The estimated annual use of boscalid in US agriculture is mapped by the US Geological Survey and shows that it is mainly applied to fruit crops, with a maximum use of over 600000 lb in 2016. Global sales in 2014 were estimated at $390 million. The compound lacks full control of important cereal crop diseases, especially Zymoseptoria tritici.

== Human safety ==
Boscalid has low acute toxicity: the Codex Alimentarius database maintained by the FAO lists the maximum residue limits for it in various food products.
== Environmental effects ==
The compound is very persistent in field conditions and its environmental fate and consequent ecotoxicology have been reviewed.

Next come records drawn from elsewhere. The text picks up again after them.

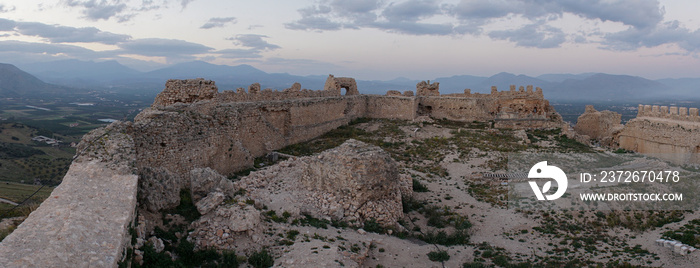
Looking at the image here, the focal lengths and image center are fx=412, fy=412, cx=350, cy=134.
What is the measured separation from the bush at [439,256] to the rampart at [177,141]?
604 centimetres

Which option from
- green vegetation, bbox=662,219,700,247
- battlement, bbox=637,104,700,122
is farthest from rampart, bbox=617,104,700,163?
green vegetation, bbox=662,219,700,247

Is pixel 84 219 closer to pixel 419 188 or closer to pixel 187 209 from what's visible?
pixel 187 209

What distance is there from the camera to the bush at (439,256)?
9609mm

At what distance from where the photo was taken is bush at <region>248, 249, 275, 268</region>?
7988 mm

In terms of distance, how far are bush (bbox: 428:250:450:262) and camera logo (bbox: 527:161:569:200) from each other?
18.7ft

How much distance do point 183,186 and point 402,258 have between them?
6.13 m

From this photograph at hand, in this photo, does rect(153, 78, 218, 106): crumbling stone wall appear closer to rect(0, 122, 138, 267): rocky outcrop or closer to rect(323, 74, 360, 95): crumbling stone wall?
rect(0, 122, 138, 267): rocky outcrop

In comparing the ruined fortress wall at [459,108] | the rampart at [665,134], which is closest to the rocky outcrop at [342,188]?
the rampart at [665,134]

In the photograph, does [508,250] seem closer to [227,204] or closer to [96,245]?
[227,204]

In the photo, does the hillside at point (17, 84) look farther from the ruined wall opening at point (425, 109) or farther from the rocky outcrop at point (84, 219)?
the rocky outcrop at point (84, 219)

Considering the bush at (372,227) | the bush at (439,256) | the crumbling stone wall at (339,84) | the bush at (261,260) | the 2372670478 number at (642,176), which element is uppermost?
the crumbling stone wall at (339,84)

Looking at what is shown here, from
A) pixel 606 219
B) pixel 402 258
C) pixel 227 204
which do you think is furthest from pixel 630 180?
pixel 227 204

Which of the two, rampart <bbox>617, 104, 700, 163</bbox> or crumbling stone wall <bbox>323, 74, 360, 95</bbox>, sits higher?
crumbling stone wall <bbox>323, 74, 360, 95</bbox>

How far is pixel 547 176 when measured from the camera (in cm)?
1597
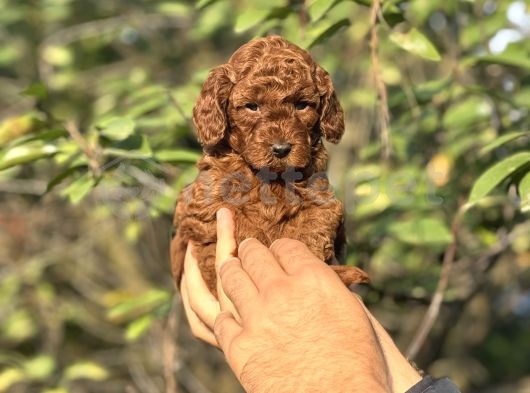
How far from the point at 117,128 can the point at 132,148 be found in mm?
147

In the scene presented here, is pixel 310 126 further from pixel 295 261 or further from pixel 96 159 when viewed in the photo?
pixel 96 159

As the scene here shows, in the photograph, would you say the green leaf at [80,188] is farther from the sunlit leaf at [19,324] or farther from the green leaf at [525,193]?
the sunlit leaf at [19,324]

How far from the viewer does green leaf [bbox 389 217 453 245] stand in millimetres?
3254

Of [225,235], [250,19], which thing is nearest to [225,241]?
[225,235]

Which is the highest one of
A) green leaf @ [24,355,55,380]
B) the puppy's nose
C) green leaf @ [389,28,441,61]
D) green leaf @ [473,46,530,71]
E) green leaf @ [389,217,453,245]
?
green leaf @ [389,28,441,61]

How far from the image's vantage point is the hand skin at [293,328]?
1.96 meters

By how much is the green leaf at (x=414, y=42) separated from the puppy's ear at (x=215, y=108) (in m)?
0.93

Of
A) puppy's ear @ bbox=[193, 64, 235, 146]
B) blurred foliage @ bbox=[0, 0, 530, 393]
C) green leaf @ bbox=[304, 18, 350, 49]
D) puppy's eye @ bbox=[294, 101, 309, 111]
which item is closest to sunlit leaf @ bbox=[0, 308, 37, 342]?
blurred foliage @ bbox=[0, 0, 530, 393]

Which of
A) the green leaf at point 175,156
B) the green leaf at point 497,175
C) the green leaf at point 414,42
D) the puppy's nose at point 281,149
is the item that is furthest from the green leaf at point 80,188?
the green leaf at point 497,175

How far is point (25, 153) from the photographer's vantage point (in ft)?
9.39

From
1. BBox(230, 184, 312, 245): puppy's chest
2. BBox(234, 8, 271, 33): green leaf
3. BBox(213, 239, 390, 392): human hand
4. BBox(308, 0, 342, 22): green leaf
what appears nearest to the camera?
BBox(213, 239, 390, 392): human hand

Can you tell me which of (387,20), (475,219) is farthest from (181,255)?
(475,219)

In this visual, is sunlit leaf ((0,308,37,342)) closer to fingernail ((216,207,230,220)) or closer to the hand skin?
the hand skin

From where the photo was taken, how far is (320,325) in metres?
2.05
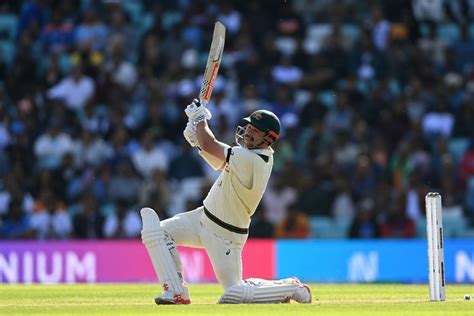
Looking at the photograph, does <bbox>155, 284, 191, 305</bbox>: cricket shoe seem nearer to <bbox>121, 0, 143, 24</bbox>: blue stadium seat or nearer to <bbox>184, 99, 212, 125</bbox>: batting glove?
<bbox>184, 99, 212, 125</bbox>: batting glove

== Resistance management ==
Fungal populations have the ability to develop resistance to SDHI inhibitors. This potential can be mitigated by careful management. Reports of individual pest species becoming resistant are monitored by manufacturers, regulatory bodies such as the EPA and the Fungicides Resistance Action Committee (FRAC). The risks of resistance developing can be reduced by using a mixture of two or more fungicides which each have activity on relevant pests but with unrelated mechanisms of action. FRAC assigns fungicides into classes so as to facilitate this.
==Brands==
Boscalid is the ISO common name for the active ingredient which is formulated into the branded product sold to end-users. It was also known as nicobifen. Endura and Emerald are the brand names first used by BASF's formulations but the compound has subsequently been sold under a range of product names.